Notes - Jeremy

<Regex>

This header is part of the text processing library.

std::basic_regex

Defined in header <regex>

template<
  class CharT,
  class Traits = std::regex_traits<CharT>
> class basic_regex;

The class template basic_regex provides a general framework for holding regular expressions. Several typedefs for common character types are provided:

Type	Definition
std::regex	std::basic_regex
std::wregex	std::basic_regex<wchar_t>

Member types

Member type	Definition
value_type	CharT
traits_type	Traits
string_type	Traits::string_type
locale_type	Traits::locale_type
flag_type	std::regex_constants::syntax_option_type

Member functions

Function	Definition
(constructor)	constructs the regex object
(destructor)	destructs the regex object
operator=	assigns the contents
assign	assigns the contents
mark_count	returns the number of marked sub-expressions within the regular expression
flags	returns the syntax flags
getloc	get locale information
imbue	set locale information
swap	swaps the contents

Constants

Grammar option	Effect(s)
ECMAScript	Use the Modified ECMAScript regular expression grammar.
basic	Use the basic POSIX regular expression grammar (grammar documentation).
extended	Use the extended POSIX regular expression grammar (grammar documentation).
awk	Use the regular expression grammar used by the awk utility in POSIX (grammar documentation).
grep	Use the regular expression grammar used by the grep utility in POSIX. This is effectively the same as the basic option with the addition of newline ‘\n’ as an alternation separator.
egrep	Use the regular expression grammar used by the grep utility, with the -E option, in POSIX. This is effectively the same as the extended option with the addition of newline ‘\n’ as an alternation separator in addition to ’ \| '.
Grammar variation	Effect(s)
-----------------	---------------------------------------------------------------------------------------------------------------------------------------------------------------------------------------------------------------
icase	Character matching should be performed without regard to case.
nosubs	When performing matches, all marked sub-expressions (expr) are treated as non-marking sub-expressions (?:expr). No matches are stored in the supplied std::regex_match structure and mark_count() is zero.
optimize	Instructs the regular expression engine to make matching faster, with the potential cost of making construction slower. For example, this might mean converting a non-deterministic FSA to a deterministic FSA.
collate	Character ranges of the form “[a-b]” will be locale sensitive.
multiline (c++17)	Specifies that ^ shall match the beginning of a line and $ shall match the end of a line, if the ECMAScript engine is selected.
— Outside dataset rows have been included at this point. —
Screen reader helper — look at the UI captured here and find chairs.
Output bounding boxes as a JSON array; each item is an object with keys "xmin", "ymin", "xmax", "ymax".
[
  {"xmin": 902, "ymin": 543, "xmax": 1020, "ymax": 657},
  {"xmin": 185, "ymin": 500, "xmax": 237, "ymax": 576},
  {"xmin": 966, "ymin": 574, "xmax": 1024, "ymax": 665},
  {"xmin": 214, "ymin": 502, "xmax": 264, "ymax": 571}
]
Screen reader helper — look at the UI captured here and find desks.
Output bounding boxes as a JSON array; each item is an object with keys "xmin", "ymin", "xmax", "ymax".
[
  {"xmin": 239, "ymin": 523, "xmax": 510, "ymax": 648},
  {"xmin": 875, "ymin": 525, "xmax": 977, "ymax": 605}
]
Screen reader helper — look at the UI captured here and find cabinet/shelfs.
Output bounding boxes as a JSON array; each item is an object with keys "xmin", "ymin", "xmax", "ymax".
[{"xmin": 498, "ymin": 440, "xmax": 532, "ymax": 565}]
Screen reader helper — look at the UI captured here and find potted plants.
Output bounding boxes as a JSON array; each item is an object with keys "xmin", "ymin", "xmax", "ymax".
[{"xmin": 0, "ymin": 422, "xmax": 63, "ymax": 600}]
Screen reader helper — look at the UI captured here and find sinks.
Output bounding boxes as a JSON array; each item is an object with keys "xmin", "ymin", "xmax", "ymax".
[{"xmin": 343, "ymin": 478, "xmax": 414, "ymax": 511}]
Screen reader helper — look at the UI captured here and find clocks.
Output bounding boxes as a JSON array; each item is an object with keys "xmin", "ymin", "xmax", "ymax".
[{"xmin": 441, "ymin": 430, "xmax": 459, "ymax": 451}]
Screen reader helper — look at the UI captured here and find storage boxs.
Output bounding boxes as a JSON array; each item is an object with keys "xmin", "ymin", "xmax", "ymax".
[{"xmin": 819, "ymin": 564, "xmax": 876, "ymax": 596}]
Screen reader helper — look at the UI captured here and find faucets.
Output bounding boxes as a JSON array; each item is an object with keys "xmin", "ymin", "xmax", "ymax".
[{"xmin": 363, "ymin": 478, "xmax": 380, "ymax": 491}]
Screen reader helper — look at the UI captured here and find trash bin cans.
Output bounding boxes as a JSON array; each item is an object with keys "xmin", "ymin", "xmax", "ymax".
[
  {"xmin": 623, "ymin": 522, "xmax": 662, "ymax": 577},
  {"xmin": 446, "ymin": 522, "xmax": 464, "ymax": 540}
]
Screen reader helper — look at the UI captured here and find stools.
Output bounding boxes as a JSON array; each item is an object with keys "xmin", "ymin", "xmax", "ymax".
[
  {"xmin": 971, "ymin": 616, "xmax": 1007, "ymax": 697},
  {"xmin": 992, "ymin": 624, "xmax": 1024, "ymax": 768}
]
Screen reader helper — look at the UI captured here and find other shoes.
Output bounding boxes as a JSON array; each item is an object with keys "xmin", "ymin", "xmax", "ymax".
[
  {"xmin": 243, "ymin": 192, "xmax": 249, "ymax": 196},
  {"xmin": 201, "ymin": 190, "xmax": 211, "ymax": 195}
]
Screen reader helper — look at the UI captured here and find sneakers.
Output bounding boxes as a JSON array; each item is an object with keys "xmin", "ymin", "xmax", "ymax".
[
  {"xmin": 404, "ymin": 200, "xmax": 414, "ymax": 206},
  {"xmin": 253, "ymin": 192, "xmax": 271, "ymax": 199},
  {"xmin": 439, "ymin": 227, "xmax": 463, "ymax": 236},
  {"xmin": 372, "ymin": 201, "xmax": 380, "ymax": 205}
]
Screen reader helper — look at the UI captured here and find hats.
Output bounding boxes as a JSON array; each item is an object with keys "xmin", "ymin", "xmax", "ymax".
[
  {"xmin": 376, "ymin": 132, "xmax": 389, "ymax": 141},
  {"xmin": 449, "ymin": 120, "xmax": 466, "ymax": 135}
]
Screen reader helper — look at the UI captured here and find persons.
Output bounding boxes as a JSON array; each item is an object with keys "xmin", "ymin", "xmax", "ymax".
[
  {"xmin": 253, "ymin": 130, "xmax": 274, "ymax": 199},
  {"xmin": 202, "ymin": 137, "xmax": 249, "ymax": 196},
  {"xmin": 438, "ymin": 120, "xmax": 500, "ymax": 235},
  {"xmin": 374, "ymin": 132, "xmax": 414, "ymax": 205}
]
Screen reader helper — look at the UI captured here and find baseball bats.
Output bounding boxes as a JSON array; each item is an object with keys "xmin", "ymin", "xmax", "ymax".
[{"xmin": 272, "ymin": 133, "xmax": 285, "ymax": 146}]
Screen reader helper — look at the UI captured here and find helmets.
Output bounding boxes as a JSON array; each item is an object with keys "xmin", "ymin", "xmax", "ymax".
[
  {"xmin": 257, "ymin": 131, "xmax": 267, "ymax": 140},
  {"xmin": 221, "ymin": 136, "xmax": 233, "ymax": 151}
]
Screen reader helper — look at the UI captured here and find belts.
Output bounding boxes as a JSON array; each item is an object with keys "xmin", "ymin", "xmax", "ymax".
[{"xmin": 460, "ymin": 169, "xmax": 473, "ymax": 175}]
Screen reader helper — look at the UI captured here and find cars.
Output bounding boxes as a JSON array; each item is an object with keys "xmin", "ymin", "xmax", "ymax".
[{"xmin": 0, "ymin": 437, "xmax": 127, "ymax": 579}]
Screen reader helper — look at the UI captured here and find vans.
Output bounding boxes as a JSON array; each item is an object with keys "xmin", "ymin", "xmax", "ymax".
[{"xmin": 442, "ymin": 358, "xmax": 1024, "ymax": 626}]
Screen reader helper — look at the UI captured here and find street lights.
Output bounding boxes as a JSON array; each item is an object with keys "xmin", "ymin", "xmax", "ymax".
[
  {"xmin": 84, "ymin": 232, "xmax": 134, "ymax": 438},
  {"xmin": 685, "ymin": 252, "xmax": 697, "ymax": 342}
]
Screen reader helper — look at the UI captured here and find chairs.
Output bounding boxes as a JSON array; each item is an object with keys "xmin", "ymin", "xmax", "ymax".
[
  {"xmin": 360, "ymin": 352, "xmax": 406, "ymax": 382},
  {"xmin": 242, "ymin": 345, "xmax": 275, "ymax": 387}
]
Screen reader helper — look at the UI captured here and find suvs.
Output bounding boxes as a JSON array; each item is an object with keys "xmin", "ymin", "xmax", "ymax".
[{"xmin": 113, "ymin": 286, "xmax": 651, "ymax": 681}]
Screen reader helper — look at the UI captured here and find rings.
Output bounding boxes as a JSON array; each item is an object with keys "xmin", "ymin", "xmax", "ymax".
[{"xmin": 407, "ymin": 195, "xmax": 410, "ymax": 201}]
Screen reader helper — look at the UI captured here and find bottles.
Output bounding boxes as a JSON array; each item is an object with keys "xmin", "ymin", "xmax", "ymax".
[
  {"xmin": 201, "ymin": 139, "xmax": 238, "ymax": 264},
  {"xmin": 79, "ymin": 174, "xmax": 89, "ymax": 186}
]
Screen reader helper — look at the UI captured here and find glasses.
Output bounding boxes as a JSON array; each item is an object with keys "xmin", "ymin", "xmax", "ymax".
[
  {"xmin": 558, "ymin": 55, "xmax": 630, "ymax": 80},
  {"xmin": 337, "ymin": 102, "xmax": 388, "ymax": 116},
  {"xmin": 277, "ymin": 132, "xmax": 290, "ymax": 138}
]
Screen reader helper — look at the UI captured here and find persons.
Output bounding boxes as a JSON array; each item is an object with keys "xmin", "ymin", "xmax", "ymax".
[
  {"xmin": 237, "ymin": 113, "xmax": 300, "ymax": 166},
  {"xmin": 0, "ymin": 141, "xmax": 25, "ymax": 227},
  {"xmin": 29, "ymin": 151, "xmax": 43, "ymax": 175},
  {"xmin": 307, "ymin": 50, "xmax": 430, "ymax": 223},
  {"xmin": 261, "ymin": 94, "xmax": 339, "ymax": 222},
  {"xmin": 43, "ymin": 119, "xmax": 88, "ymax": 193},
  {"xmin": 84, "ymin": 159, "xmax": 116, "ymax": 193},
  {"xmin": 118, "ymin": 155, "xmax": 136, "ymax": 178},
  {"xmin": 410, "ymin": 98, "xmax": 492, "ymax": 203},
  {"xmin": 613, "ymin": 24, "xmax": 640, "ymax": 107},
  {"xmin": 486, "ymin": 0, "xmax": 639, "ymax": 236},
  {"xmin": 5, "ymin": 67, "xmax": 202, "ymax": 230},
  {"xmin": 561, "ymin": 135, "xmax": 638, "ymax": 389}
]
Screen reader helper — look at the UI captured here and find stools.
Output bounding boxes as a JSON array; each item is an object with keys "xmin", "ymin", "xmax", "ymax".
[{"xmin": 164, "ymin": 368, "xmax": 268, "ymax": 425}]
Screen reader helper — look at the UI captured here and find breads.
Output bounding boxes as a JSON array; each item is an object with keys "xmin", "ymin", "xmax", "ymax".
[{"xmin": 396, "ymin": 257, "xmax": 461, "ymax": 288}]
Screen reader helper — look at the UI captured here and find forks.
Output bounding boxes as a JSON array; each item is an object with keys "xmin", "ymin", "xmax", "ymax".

At most one grammar option can be chosen out of ECMAScript, basic, extended, awk, grep, egrep. If no grammar is chosen, ECMAScript is assumed to be selected. The other options serve as variations, such that

std::regex("meow", std::regex:icase) is equivalent to std::regex("meow", std::regex::ECMAScript|std::regex::icase)

The member constants in basic_regex are duplicates of the syntax_option_type constants defined in the namespace std::regex_constants.

Non-member functions

Function	Definition
std::swap(std::basic_regex) (c++11)	specializes the std::swap algorithm

Dedution guides(since c++17)

// Since C++17
template< class ForwardIt >
basic_regex( ForwardIt, ForwardIt,
             std::regex_constants::syntax_option_type = std::regex_constants::ECMAScript )
-> basic_regex<typename std::iterator_traits<ForwardIt>::value_type>;

Example:

#include <regex>
#include <vector>

int main() {
  std::vector<char> v = {'a', 'b', 'c'};
  std::basic_regex re(v.begin(), v.end()); //uses explicit deduction guide
}

std::sub_match

// since c++11
template< class BidirIt >
class sub_match;

The class template std::sub_match is used by the regular expression engine to denote sequences of characters matched by marked sub-expressions. A match is a [begin, end) pair within the target range matched by the regular expression, but with additional observer functions to enhance code clarity.

Only the default constructor is publicly accessible. Instances of std::sub_match are normally constructed and populated as a part of a std::match_results container during the processing of one of the regex algorithms.

The member functions return defined default values unless the matched member is true.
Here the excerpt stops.